• **Data for this task**
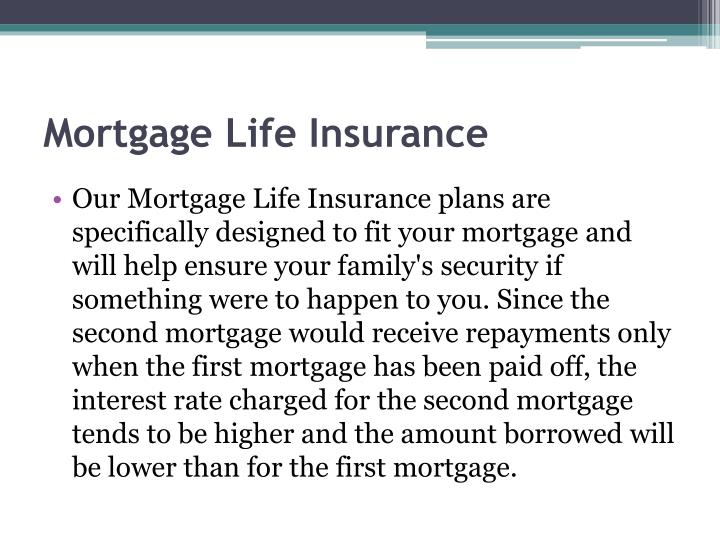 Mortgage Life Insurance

* * *

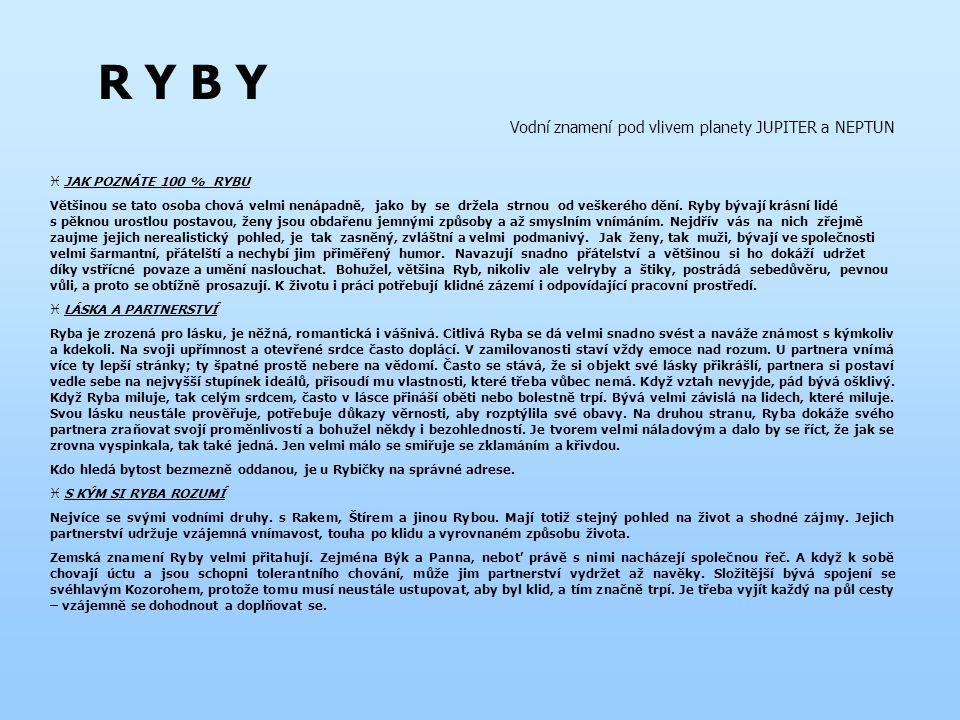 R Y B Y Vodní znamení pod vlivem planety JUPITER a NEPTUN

---

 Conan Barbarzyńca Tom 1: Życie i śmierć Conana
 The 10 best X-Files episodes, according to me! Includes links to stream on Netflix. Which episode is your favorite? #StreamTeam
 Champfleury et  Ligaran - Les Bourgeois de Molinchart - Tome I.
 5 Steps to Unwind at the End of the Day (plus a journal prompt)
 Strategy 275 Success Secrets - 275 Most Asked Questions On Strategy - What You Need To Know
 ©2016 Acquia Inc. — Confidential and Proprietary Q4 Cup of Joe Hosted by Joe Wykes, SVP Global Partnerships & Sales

• **To do**
Write down, word for word, the lines above from the one containing "Molinchart - Tome I." through the one containing "Partnerships & Sales", both ends included.

• **Completed exercise**
 Champfleury et  Ligaran - Les Bourgeois de Molinchart - Tome I.
 5 Steps to Unwind at the End of the Day (plus a journal prompt)
 Strategy 275 Success Secrets - 275 Most Asked Questions On Strategy - What You Need To Know
 ©2016 Acquia Inc. — Confidential and Proprietary Q4 Cup of Joe Hosted by Joe Wykes, SVP Global Partnerships & Sales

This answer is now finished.